Diary?

2009-08-05
Wed

(19:35)

今日は朝から腹の具合が悪くて炒めものなど油を使った料理を食べる気にはとてもなれなかったので、湯豆腐らしきものを食べることにした。元は「天体戦士サンレッド」9巻に載ってた鶏の挽き肉鍋で、そこに豆腐を加えただけ。作り方は

  1. 鶏のももの挽き肉を練って団子にする
  2. 白菜を適当な大きさに切る
  3. 豆腐を適当な大きさに切る
  4. 煮込む

以上。十分に火が通ったら、すりおろした玉ねぎをポン酢に加えたものにつけて食べる。

(23:36)

基本的に今の仕事で作ってるテンプレート言語やスクリプト言語などの大元の設計者は檜山さんで、俺は基本的に設計に関わるところでは強い意見を言わず、実装者の観点からの意見に留めることを心がけてる。設計に関わる人間が増えた結果どうしようもなくなってしまったプロダクトをいくつか見てきたし、ぶっちゃけ「船頭多くして船山に登る」という諺はいつだって正しい。それでも俺が設計上の観点から口出しをする部分はあって、それは不要な「省略可能」という言葉を仕様から外すことだ。
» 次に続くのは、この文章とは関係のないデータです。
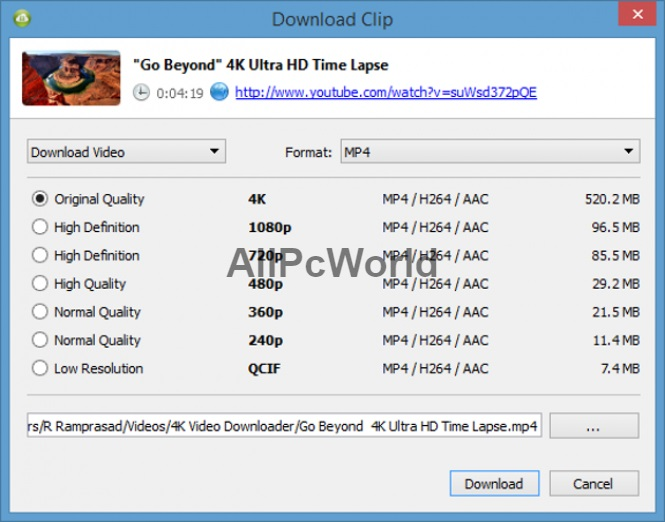 4K Video Downloader User Interface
俺の経験上、「書いてもいいし書かなくてもいい」という要素は、結構な割合で問題を引き起こす。例えば C 言語のような文法の言語の場合、 if 文などのブレースが省略可能なものが多い。つまり次のようなコードが合法ということになる。

if (cond1)
  ...
else
  ...

このようなコードを書くと、後の修正で思わぬバグを入れ込むことになるというのはよく言われているが、それと同じぐらい文法を教えるときの障壁という害悪も含んでいる。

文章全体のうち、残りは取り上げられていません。